Malignant peripheral nerve sheath tumors (MPNSTs) are soft-tissue sarcomas that can arise either sporadically or in association with neurofibromatosis type 1 (NF1). These aggressive malignancies confer poor survival, with no effective therapy available. We present the generation and characterization of five distinct MPNST orthoxenograft models for preclinical testing and personalized medicine. Four of the models are patient-derived tumor xenografts (PDTX), two independent MPNSTs from the same NF1 patient and two from different sporadic patients. The fifth model is an orthoxenograft derived from an NF1-related MPNST cell line. All MPNST orthoxenografts were generated by tumor implantation, or cell line injection, next to the sciatic nerve of nude mice, and were perpetuated by 7-10 mouse-to-mouse passages. The models reliably recapitulate the histopathological properties of their parental primary tumors. They also mimic distal dissemination properties in mice. Human stroma was rapidly lost after MPNST engraftment and replaced by murine stroma, which facilitated genomic tumor characterization. Compatible with an origin in a catastrophic event and subsequent genome stabilization, MPNST contained highly altered genomes that remained remarkably stable in orthoxenograft establishment and along passages. Mutational frequency and type of somatic point mutations were highly variable among the different MPNSTs modeled, but very consistent when comparing primary tumors with matched orthoxenografts generated. Unsupervised cluster analysis and principal component analysis (PCA) using an MPNST expression signature of ~1,000 genes grouped together all primary tumor-orthoxenograft pairs. Our work points to differences in the engraftment process of primary tumors compared with the engraftment of established cell lines. Following standardization and extensive characterization and validation, the orthoxenograft models were used for initial preclinical drug testing. Sorafenib (a BRAF inhibitor), in combination with doxorubicin or rapamycin, was found to be the most effective treatment for reducing MPNST growth. The development of genomically well-characterized preclinical models for MPNST allowed the evaluation of novel therapeutic strategies for personalized medicine.
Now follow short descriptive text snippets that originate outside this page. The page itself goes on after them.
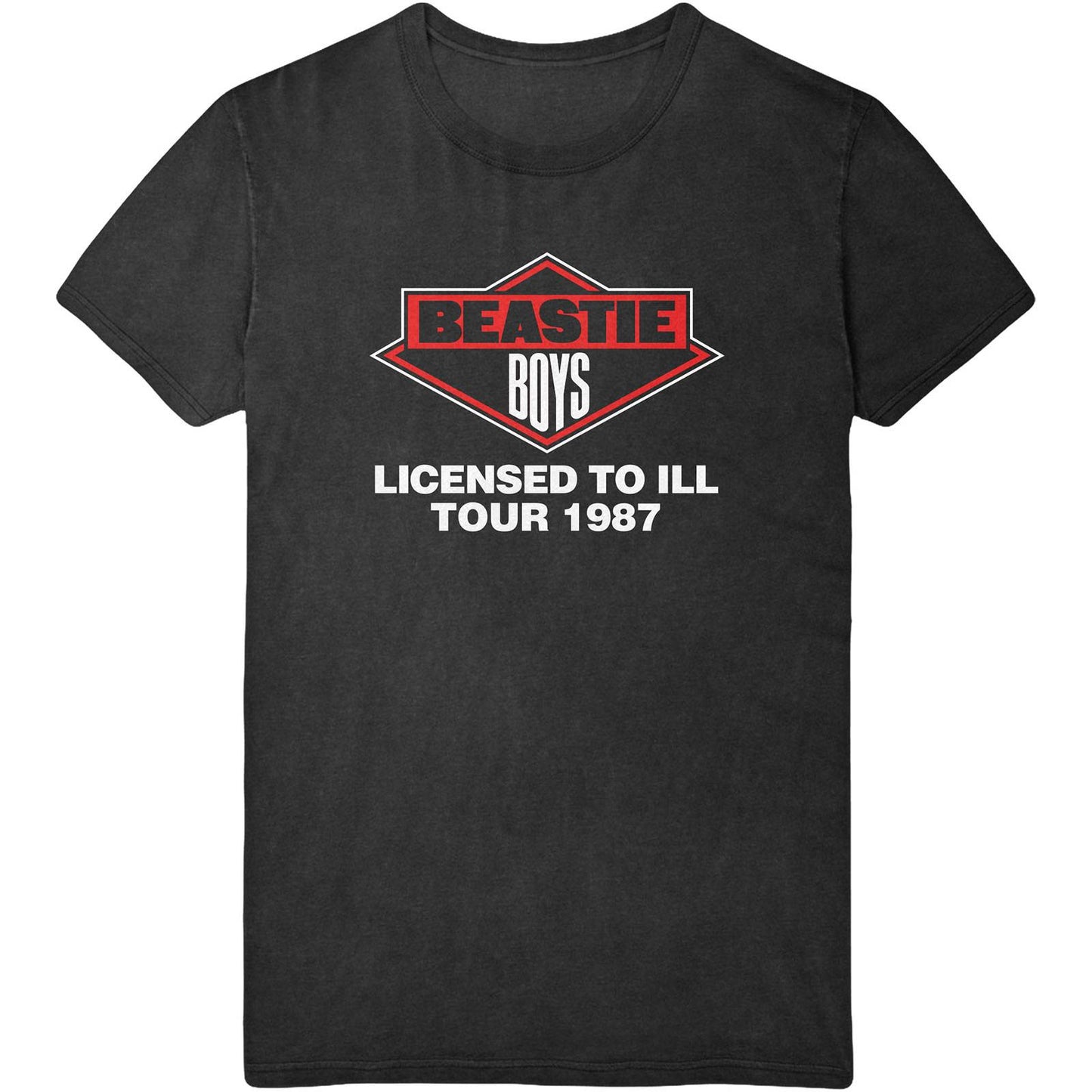 Unisex T-Shirt Licenced to III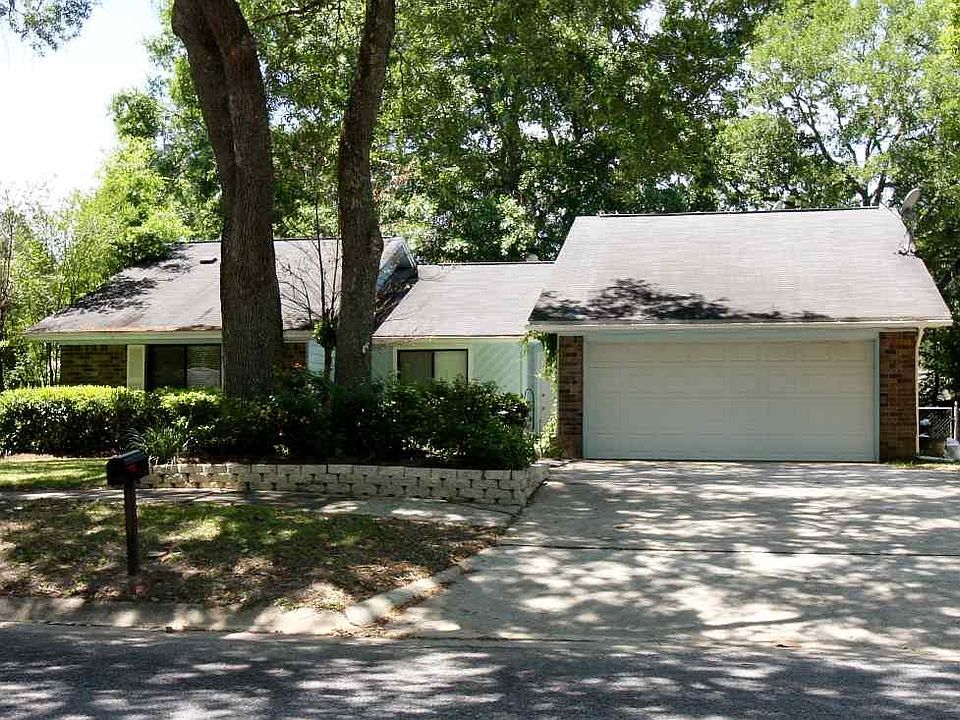 521 Bobwhite Dr, Pensacola, FL 32514 Zillow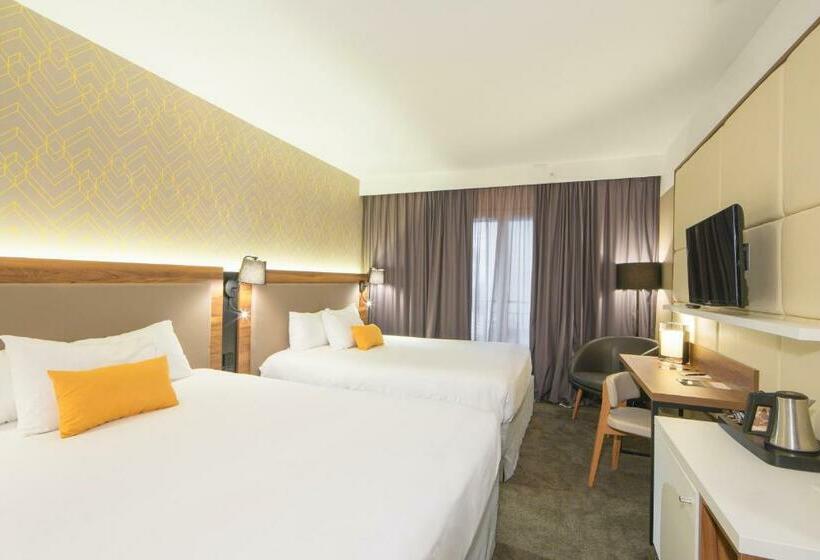 منتجع L Elysee Val D Europe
恶性外周神经鞘瘤(MPNSTs)是一种软组织肉瘤,可散发性发生或与1型神经纤维瘤病(NF1)相关。这些侵袭性恶性肿瘤导致生存率低下,且尚无有效的治疗方法。我们展示了用于临床前测试和个性化医疗的五种不同的MPNST原位异种移植模型的构建及特性。其中四个模型是患者来源的肿瘤异种移植(PDTX),两个独立的MPNST来自同一NF1患者,另外两个来自不同的散发性患者。第五个模型是源自与NF1相关的MPNST细胞系的原位异种移植。所有MPNST原位异种移植均通过在裸鼠坐骨神经旁植入肿瘤或注射细胞系产生,并通过7至10次小鼠对小鼠传代得以延续。这些模型可靠地重现了其亲代原发性肿瘤的组织病理学特性。它们还模拟了小鼠体内的远端扩散特性。MPNST植入后,人类基质迅速丢失并被鼠类基质取代,这有助于对肿瘤基因组进行表征。与起源于灾难性事件并随后基因组稳定一致,MPNST包含高度改变的基因组,这些基因组在原位异种移植建立及传代过程中保持显著稳定。在不同的MPNST模型中,体细胞点突变的突变频率和类型高度可变,但将原发性肿瘤与其匹配的原位异种移植进行比较时则非常一致。使用约1000个基因的MPNST表达特征进行无监督聚类分析和主成分分析(PCA),将所有原发性肿瘤-原位异种移植对聚集在一起。我们的工作指出了原发性肿瘤与已建立的细胞系植入过程的差异。经过标准化、广泛表征和验证后,原位异种移植模型用于初步临床前药物测试。发现索拉非尼(一种BRAF抑制剂)与阿霉素或雷帕霉素联合使用是减少MPNST生长最有效的治疗方法。针对MPNST构建基因组特征明确的临床前模型有助于评估个性化医疗的新型治疗策略。